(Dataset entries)
....
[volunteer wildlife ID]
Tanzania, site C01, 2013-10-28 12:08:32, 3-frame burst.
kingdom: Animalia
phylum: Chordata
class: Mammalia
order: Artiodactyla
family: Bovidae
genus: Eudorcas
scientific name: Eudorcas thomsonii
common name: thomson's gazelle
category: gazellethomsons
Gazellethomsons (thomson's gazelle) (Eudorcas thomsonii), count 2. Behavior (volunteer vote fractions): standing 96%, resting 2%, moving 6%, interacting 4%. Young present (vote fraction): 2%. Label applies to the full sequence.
....
EXERCISE DETAILS:
Once more, write out all of the entries above exactly.

RESULT OF THIS EXERCISE:
[volunteer wildlife ID]
Tanzania, site C01, 2013-10-28 12:08:32, 3-frame burst.
kingdom: Animalia
phylum: Chordata
class: Mammalia
order: Artiodactyla
family: Bovidae
genus: Eudorcas
scientific name: Eudorcas thomsonii
common name: thomson's gazelle
category: gazellethomsons
Gazellethomsons (thomson's gazelle) (Eudorcas thomsonii), count 2. Behavior (volunteer vote fractions): standing 96%, resting 2%, moving 6%, interacting 4%. Young present (vote fraction): 2%. Label applies to the full sequence.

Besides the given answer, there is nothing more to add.